Aseem can u tell me what is your current FSB in BIOS?
and also do tell your processor FSB,RAM freequency


----------



## Aseem Nasnodkar (Jun 23, 2005)

MY processor FSB is 100MHz and is the same set in BIOS.
RAM frequency is 266MHz......... working at 133MHz since no dual channel support by mobo.


----------



## Mahesh Babu (Jun 24, 2005)

Yes try to increase the FSB in the BIOS if there is an option.U will get large performance boost.


----------



## Aseem Nasnodkar (Jun 25, 2005)

My mobo manual sez that the FSB can be increased upto 533MHz.

Mine is just 100MHz.
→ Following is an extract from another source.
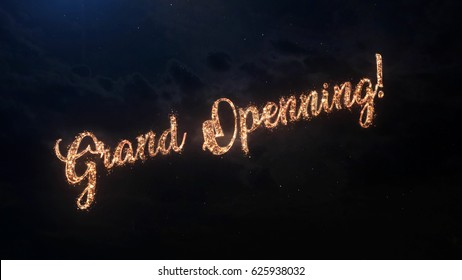 Grand Opening greeting text with particles and sparks on black night sky with colored slow motion fireworks on background, beautiful typography magic design.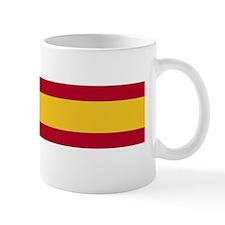 Born In Spain Mug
How much do I inc it?


----------



## Mahesh Babu (Jun 25, 2005)

It will display the options like 100Mhz,133Mhz,166Mhz,  etc..  If there is no option then u cant do anything.Then u have to use overclocking utilities to increase FSB .Or else upgrade to a dual channel motherboard with two sticks of 400Mhz RAM and configure RAM in dual channel.


----------



## aditya169 (Jun 25, 2005)

how do i know at what mhz is my ram it is 512 mb on 915 m.b


----------



## Aseem Nasnodkar (Jun 25, 2005)

try cpu-z


----------



## King_Niral (Jun 26, 2005)

Aseem Nasnodkar said:
			
		

> try cpu-z



Thats Right !!! CPU-Z Is Gr8 !!!


Cheers !!!


----------



## Aseem Nasnodkar (Jun 26, 2005)

Even Everest rocks! Try it. It gives u the most complete sytem info.


----------